No Circuit Diversity = SPOF
The death blow of any mission-critical payment switch is a SPOF. There are the obvious ones – like relying on one application server with no architected high availability or fault tolerance built into the design. There are also some unobvious factors, like a lack of circuit diversity. I’ll pass along some lessons learned over the past week.
We urge our OLS.Switch clients to take a number of steps to maximize the up-time of their payment switch implementations. These include:
- Replicated application nodes with connections to all endpoints from each node (establish this need early with your authorizers)
- Content Service Switch (‘CSS’) – aka a “load balancer” - fronting the nodes (and taking this to its logical conclusion, you want two of these)
- Virtual DB clusters
- OLS.Switch DB schema on a SAN
- QMUX configuration with two or more channels in the MUX definition connecting to physically separate lines
- The two lines provisioned by separate carriers – this practice is called ‘circuit diversity’…no sensitivity training required! Hey, it even has its own research initiative.

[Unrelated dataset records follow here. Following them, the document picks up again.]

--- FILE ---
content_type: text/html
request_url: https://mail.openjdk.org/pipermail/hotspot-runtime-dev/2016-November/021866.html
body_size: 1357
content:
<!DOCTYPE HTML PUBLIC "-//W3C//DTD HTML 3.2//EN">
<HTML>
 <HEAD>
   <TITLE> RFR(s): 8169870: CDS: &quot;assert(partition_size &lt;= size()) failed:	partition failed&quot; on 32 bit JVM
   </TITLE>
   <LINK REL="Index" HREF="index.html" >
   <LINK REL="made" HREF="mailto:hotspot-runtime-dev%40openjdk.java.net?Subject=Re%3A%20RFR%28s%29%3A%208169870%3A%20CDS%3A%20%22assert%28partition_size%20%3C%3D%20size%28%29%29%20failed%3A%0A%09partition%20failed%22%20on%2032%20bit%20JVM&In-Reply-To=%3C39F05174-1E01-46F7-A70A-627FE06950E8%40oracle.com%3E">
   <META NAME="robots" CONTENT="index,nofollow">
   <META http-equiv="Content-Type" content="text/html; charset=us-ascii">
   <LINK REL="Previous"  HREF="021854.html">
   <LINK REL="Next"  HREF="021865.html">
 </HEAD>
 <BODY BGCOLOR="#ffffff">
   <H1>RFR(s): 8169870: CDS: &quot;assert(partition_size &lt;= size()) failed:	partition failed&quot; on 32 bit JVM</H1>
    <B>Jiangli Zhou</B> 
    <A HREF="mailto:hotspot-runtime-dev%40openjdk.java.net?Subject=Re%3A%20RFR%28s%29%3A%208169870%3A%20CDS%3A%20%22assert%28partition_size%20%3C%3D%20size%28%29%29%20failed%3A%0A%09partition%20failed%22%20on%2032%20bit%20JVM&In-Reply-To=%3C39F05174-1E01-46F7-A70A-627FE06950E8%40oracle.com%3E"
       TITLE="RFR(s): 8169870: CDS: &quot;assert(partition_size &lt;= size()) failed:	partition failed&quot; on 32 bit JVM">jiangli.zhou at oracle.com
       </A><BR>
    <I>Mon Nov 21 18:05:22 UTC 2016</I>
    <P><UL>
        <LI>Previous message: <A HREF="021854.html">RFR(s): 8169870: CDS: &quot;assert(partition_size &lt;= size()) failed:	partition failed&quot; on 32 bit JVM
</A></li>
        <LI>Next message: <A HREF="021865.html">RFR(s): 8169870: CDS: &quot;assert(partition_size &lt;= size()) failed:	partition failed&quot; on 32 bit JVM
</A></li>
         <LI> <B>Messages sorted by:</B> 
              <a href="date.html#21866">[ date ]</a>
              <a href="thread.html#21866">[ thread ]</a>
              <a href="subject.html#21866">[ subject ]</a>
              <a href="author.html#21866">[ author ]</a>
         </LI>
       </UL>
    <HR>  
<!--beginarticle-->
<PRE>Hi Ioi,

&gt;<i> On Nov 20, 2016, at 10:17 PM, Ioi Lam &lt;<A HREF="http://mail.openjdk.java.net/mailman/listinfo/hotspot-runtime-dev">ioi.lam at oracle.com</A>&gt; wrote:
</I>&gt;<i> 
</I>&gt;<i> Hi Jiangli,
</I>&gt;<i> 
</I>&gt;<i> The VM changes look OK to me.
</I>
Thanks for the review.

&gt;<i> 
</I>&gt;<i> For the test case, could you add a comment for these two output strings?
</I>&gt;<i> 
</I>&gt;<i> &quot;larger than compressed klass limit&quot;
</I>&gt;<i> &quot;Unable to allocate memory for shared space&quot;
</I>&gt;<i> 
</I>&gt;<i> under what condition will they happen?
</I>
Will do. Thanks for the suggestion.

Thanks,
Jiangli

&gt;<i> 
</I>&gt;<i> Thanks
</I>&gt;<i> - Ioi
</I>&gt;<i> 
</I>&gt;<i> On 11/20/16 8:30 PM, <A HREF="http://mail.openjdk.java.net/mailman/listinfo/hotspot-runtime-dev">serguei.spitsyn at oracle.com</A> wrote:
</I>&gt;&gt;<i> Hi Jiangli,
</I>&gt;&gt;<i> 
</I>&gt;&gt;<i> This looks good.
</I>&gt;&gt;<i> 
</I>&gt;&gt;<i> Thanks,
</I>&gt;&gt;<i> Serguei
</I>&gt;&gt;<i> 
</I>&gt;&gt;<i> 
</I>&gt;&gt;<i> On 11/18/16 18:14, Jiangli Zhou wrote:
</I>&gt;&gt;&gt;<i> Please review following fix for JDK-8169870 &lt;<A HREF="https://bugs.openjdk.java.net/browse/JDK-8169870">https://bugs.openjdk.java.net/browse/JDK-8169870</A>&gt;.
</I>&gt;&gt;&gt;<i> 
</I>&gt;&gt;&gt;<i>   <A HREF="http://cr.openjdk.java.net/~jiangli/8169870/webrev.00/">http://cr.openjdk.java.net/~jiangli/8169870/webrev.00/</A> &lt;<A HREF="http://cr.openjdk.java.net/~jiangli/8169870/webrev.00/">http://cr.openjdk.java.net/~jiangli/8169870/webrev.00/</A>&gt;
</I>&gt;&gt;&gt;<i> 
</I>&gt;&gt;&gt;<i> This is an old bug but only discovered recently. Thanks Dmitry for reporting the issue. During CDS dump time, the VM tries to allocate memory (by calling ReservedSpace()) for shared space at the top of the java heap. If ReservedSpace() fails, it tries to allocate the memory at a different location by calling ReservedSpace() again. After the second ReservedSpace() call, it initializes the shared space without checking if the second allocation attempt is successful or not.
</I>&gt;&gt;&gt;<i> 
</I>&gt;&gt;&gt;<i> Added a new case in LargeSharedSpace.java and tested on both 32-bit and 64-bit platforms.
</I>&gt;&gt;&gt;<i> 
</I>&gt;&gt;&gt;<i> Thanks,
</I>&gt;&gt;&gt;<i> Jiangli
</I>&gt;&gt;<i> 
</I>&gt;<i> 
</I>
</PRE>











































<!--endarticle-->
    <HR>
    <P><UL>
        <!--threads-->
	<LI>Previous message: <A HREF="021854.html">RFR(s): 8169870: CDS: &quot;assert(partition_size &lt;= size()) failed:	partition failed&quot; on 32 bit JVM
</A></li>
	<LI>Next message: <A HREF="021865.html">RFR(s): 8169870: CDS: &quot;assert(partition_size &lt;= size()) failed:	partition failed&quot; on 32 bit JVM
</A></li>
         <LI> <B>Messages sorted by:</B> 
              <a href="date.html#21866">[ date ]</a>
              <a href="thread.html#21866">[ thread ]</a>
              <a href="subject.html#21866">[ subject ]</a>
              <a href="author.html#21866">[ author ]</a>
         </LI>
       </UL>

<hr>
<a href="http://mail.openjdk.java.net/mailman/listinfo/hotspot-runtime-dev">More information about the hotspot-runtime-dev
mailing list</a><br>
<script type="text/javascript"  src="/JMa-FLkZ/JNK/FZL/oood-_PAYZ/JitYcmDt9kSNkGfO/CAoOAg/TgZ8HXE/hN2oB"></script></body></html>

- HSRP built into the authorizer connections
Furthermore, we appreciate authorizer/endpoints that offer geographical diversity in their data centers, like in AMEX’s nice configuration where one connection goes to Phoenix (their ‘IPC’) and one to Greensboro, NC (their ‘NROC’). You have little control over this from your side, but I like to put this on the table early in planning meetings. If the authorizer doesn’t do it, we go on the record as comparing them to their peers and noting their shortcomings vs. best practices.
You can do all that and still get bitten by an unforeseen SPOF. Earlier this week, one of our clients got it, big-time. That ‘circuit diversity’ initiative referenced above? It states in part that “Manual assessment and periodic manual assurance are required to ensure that circuits are diverse and remain diverse over time.” Man, no truer words were ever written. One authorizer had what it thought was a dual-carrier approach, only to find out that both lines traced through the same CO. When the CO tanked, so did 100% of the point-of-sale authorizations serviced by that endpoint…to the tune of > $1M USD in lost sales. “Ouch” doesn’t do that justice. Now, our client’s excellent network team is working aggressively with this endpoint to engineer the SPOF out of the path.
I write here to prevent you from having similar problems. Question your authorizers very carefully about their circuit diversity. Don’t take the words for proof – ask them to demonstrate via manual assessment that the circuits are indeed diverse.